# Supplements



## fairwaysolutions (Jan 17, 2013)

I am sure many of you have either been overloaded during storm season with supplements or just overall hate arguing over and over about the same line items with adjusters. Either way, Fairway Solutions is here to help and we want you to know about us. We write up an Xactimate estimate based off of the evidence provided by your salesman and then submit the estimate to the insurance carrier for review. We then follow up and come to an agreed price with the adjuster and final invoice for depreciation once you let us know work has been completed. We do all this for a reasonable charge and never charge if we do not make you more money. If this sounds interesting you can e-mail us at [email protected]


----------



## buildpinnacle (Apr 18, 2009)

How do you negotiate with an adjuster without holding a public adjusters license?


----------



## fairwaysolutions (Jan 17, 2013)

A *public adjuster* is an insurance claims adjuster who advocates for the policyholder in appraising and negotiating a claimant's insurance claim. We do not represent or work for the policyholder, we represent ourselves as a sub-contractor for the Roofing company or General Contractor doing the work very much like a salesman does. We do not negotiate with the insurance company. We submit evidence to the insurance company for their review and explain, why as a contractor, these items need to be paid for to appropriately complete the project. We provide a service to contractors to alleviate them from time consuming paperwork and phone calls to allow them to do what makes them money, selling and building jobs.


----------



## buildpinnacle (Apr 18, 2009)

Understood. But what if they say no? I'm not trying to be difficult. I don't care either way. Just curious as to whether you are catching flack from the carriers when they don't agree and you have to 'negotiate'.


----------



## Grumpy (Oct 29, 2008)

Just say no to Supplements. 


I don't do supplements. I've told numerous adjusters that upfront when they have said "well that's what supplements are for, submit your price after the fact blah blah blah" No. I want to know upfront exactly what I am doing A B C D and exactly what I am getting paid. The LAST thing I ever want to do is set myself up for an argument about money when I have no power because I've already spend the money on said supplement. I know guys who have eaten thousands of dollars on unpaid supplements. 

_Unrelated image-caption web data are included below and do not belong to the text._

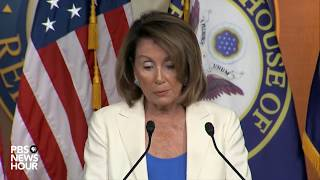 WATCH: House Minority Leader Nancy Pelosi holds news briefing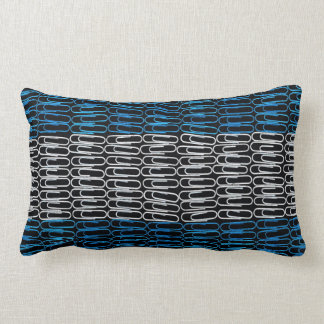 Argentinian Flag of Paperclips Pillow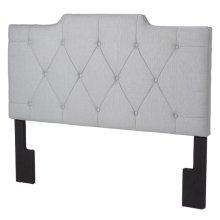 4/6-5/0 Full/Queen Uph HB Fabric:Marmor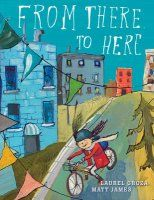 From there to here by Laurel Croza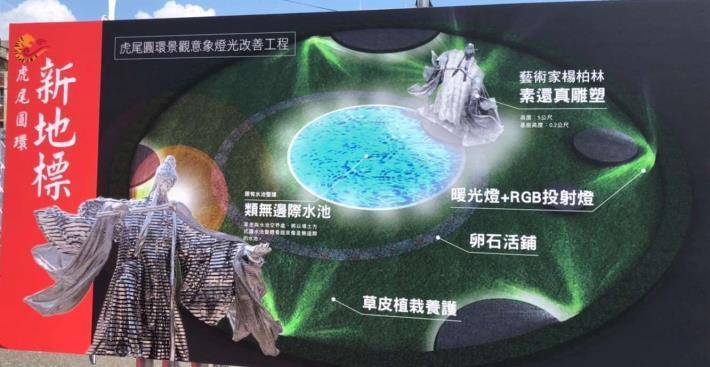 霹靂布袋戲「素還真」+藝術家楊柏林  打造虎尾圓環新地標。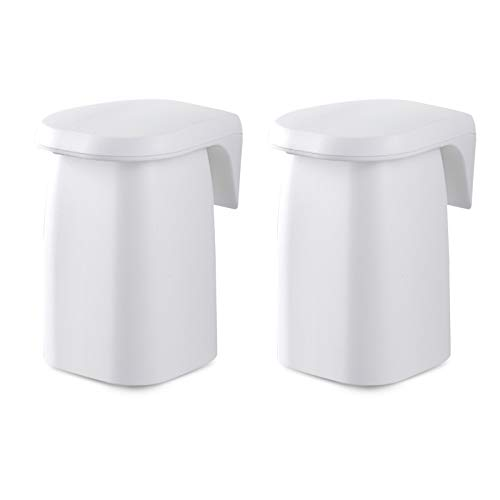 N/F Dzmuero No Drilling Toothpaste Holder,2PCS Suction Cup T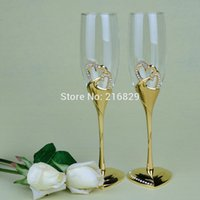 base flute - China post air mail Wedding Toasting Flutes Gold Metal Heart Shaped Base Diamond Double Heart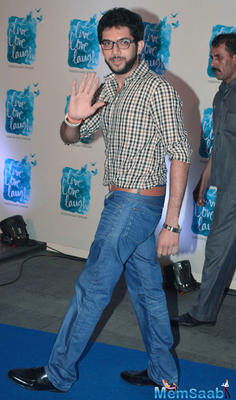 Aditya Thackeray Waves Hand For Fans At The Launch Of Deepika Padukone NGO Live Love Laugh
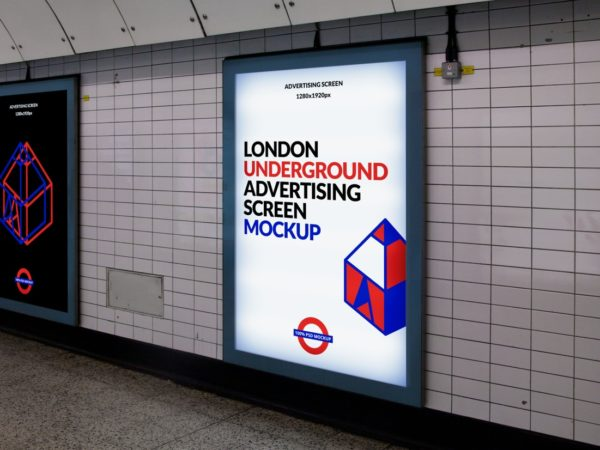 London Underground Advertising Screen Mockup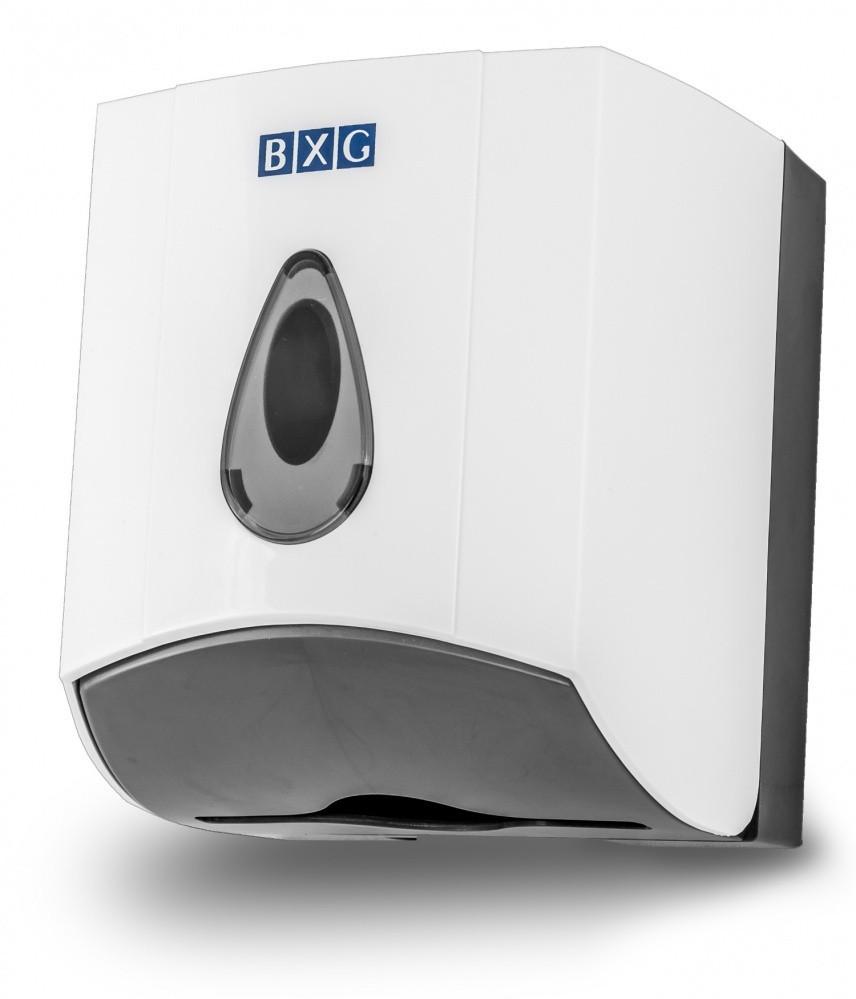 Диспенсер туалетной бумаги BXG PD-8087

Now let's be honest about supplements... 98% of the time anything about a roof replacement is VERY predictable. Only 2% of the time is there ever truly an unknown. Therefore it is my opinion that supplements should only be utilized as an exception to the rule, rather than utilizing supplements as the rule. If your team is to inept to know what to expect for possible unknowns maybe they should be on the ground cleaning up trash rather than estimating and negotiating. Just my $0.02.


----------



## fairwaysolutions (Jan 17, 2013)

Grumpy,
What happens when you sign a contract when a homeowner who has already had the original adjustment? Is a supplement not necessary then or does this fall under the 2% category? What about when an adjuster says he is going to approve O&P and when the paperwork comes he did not put it on the estimate? In regards to you knowing several contractor's who have lost thousands of dollars due to supplementing that is why you supplement before you do the work and sign a change of contract with the homeowner.


----------



## Grumpy (Oct 29, 2008)

(I guess we are calling a supplement something different. For purposes of this conversation it has always been my belief that a supplement is something after the work has began. Therefore when I say supplement I am specifically speaking of an added cost AFTER I have agreed to an adjustment. Anything before that I consider the adjustment or revised adjustment. Perhaps it is my own naive-ness on the subject, but this should alleviate any confusion arguing over definitions.)

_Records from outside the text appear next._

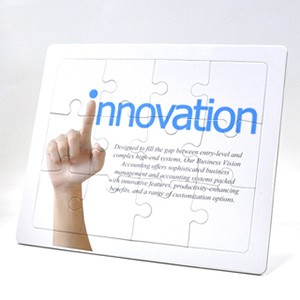 8 x 10 inch promotional standing puzzle
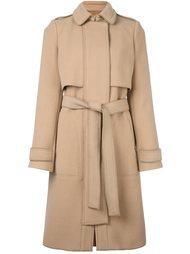 пальто с поясом  Carven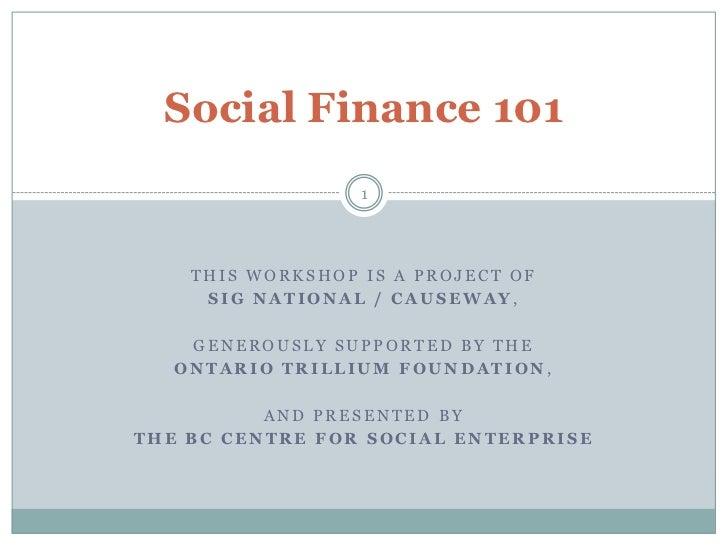 Social finance 101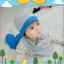 AP187••เซตหมวก+ผ้ากันเปื้อน•• / เมฆ [สีเทา] thumbnail 1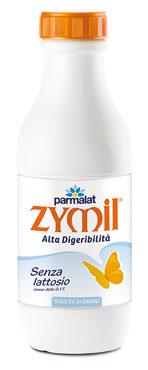 Latte Zymil Parzialmente Scremato bottiglia 1 l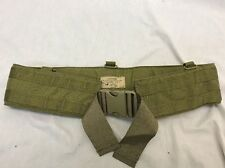 Military MOLLE Eagle Industries Padded War Belt Khaki Size 36 MLCS SFLCS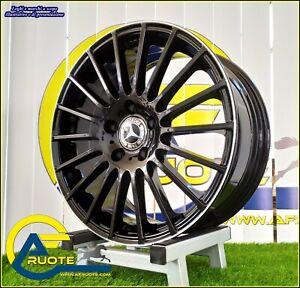 AC-M03 Bdl 4 Ruedas Aleación NAD 7.5 17 5X112 ET45 66 Mercedes Clase A B C E Cla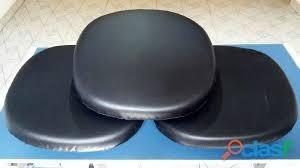 almofadas cadeiras saarinen em courano/sued kit com 4 unidad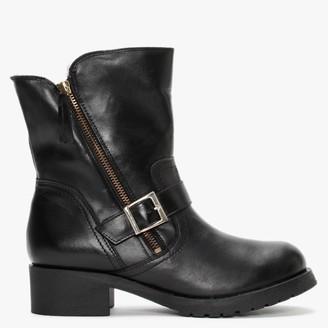 Alba Moda Black Leather Ankle Boots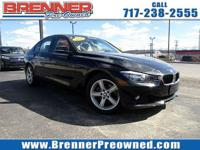 Check out this 2015 BMW 3 Series 328i. Its transmission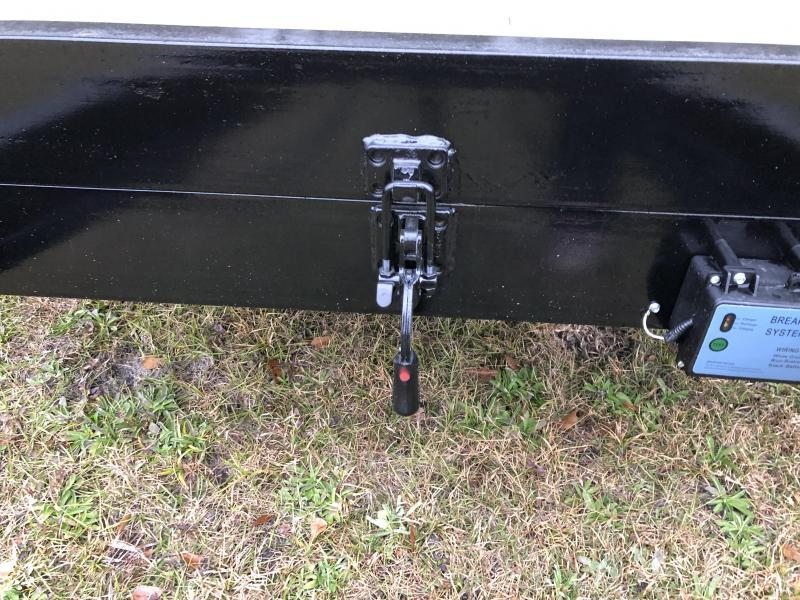 2021 Down 2 Earth Trailers 82x20 10k FULL GRAVITY TILT Trailer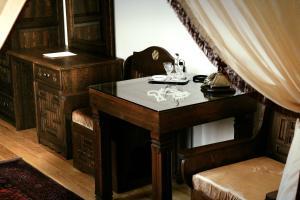 İsa Begov Hamam Hotel - фото 13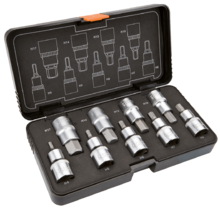 Набор головок с насадками 9шт NEO Tools 08-705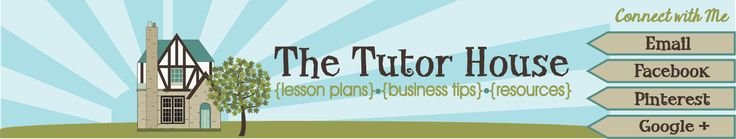 The Tutor House: Mini Lesson: Transformations in Geometry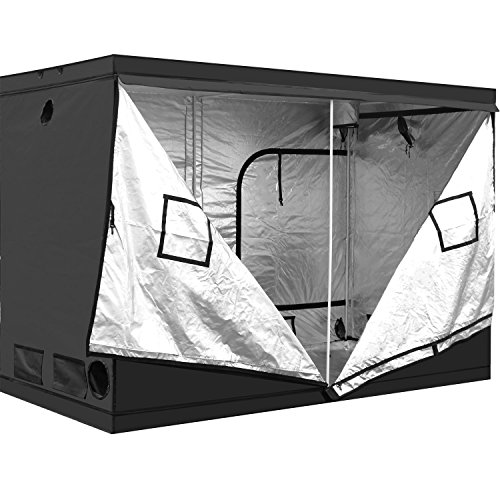iPower 120'x60'x78' 5'x10' Hydroponic Mylar Grow Tent with Observation Window, Tool Bag and Floor Tray for Grow Light and Indoor Plant Growing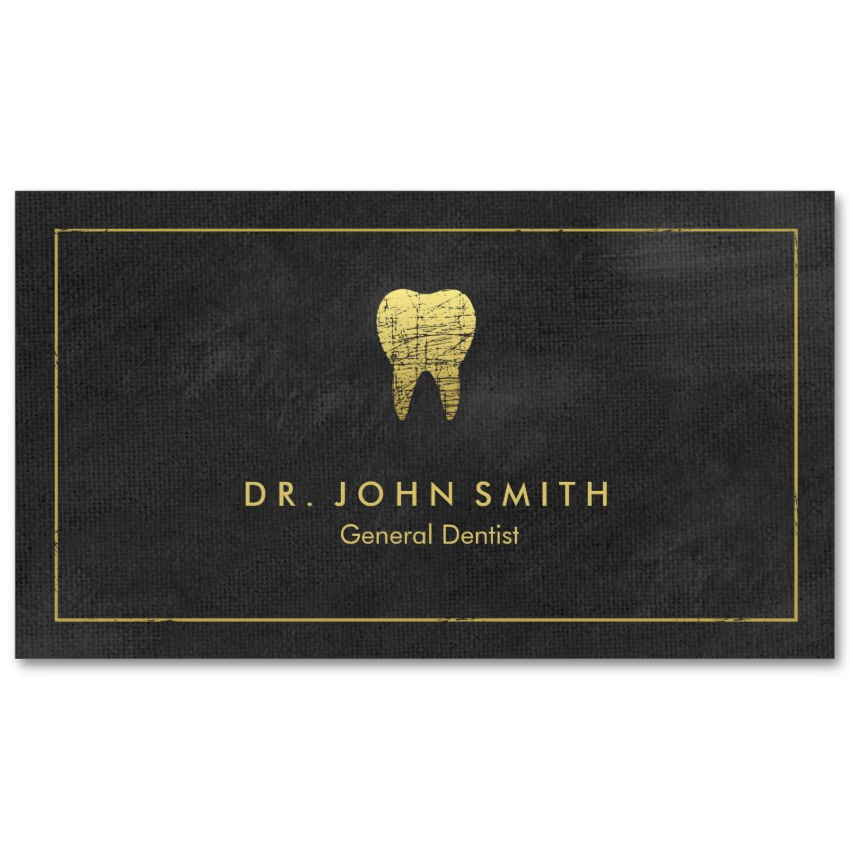 dental clinic visiting cards designs Archives - Superdazzle - Custom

If I charge more than the insurance is willing to offer which happens on a vast vast majority of any job I am doing which is insurance related, the customer either has to eat it or negotiate with the insurance company. I will negotiate on their behalf with a signed contract AND a down payment but at the end of the day I tell each and every one of my customers (when it's an insurance job, which I try to avoid anyways) expect to come out of pocket. 

Again, I want ALL arguments upfront so I am not left holding the bag after the fact (remember my definition a supplement occurs after work has begun). I definitely do NOT think your example falls under the 2% category. If the job hasn't started yet why should the added cost be a supplement? Supplements are for unknowns, if you KNOW your are going to charge more and that you might not get paid the extra you would be wise to argue about that before you pull money out of your pocket to do someones roof. 

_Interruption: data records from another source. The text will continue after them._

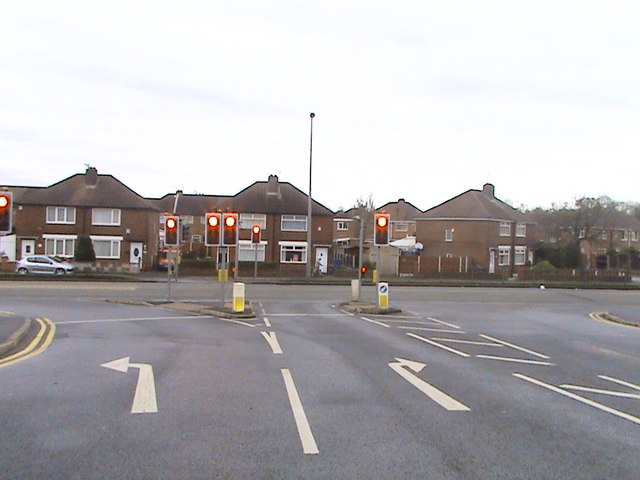 Traffic Light Junction Agecroft Road Anthony Parkes Cc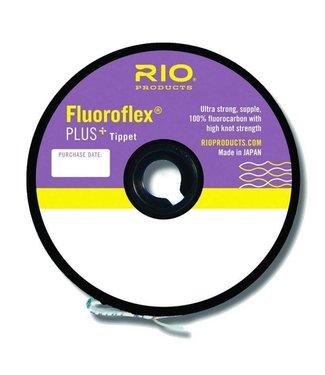 Rio Rio Fluoroflex Plus Tippet 30yd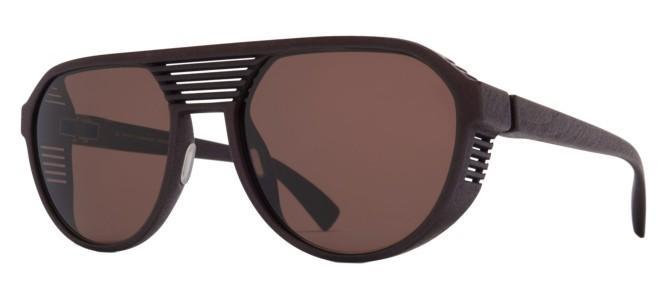 Mykita sunglasses MYLON PEAK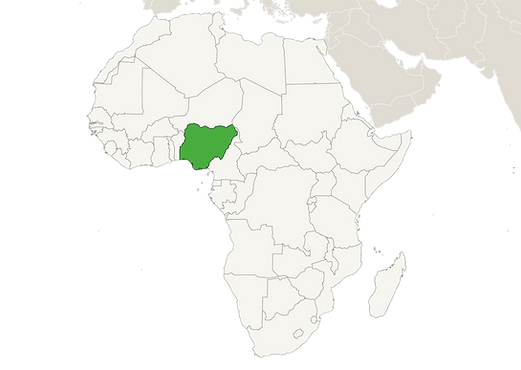 Nigeria in Afric-1.png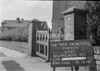 SD830296B, Ordnance Survey Revision Point photograph in Greater Manchester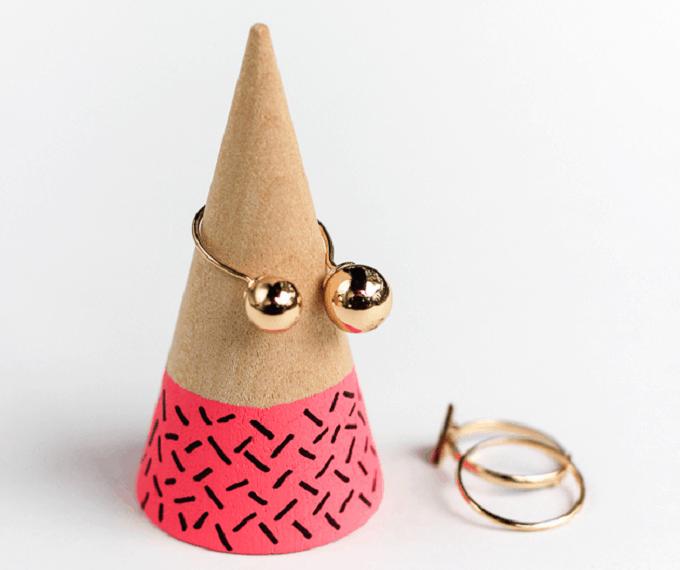 DIY Ring Cone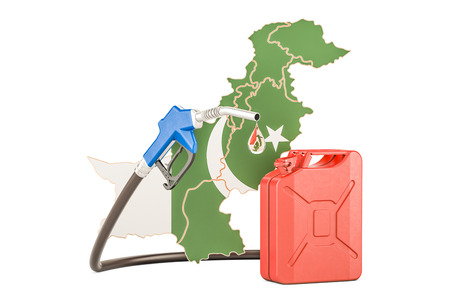Production and trade of petrol in Pakistan, concept. 3D rendering isolated on white background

If the adjuster says he will approve O&P but isn't on the paper work, a polite phone call to the adjuster BEFORE you start the job is in order. I govern my life by a mantra and that mantra is "if it's not in writing it doesn't exist." Conversely I also govern my life by "what ever I put in writing WILL be used against me in a court of law." However it would be very easy for the adjuster after the fact to say he never approved O&P and you are left holding the bag. I tell every one of my customers, if it's not in writing it doesn't exist, when they tell me my competitor said he would do this or said he would do that but then submit a proposal with words to the contrary... Really? How many property owners have been shafted by this trick, and I can tell you that the Judge will side by the word that can be proven, which will be the written word unless you have a recording of some kind to prove the contrary.


Look at it like this, as a business owner my absolute #1 job is to mitigate risk. Real risk management. If there is great risk there must be great reward. I will not knowingly introduce myself into a risky situation knowing I can potentially lose thousands of dollars. I run a business, not a charity, and even charities make money but that's a topic for another discussion. 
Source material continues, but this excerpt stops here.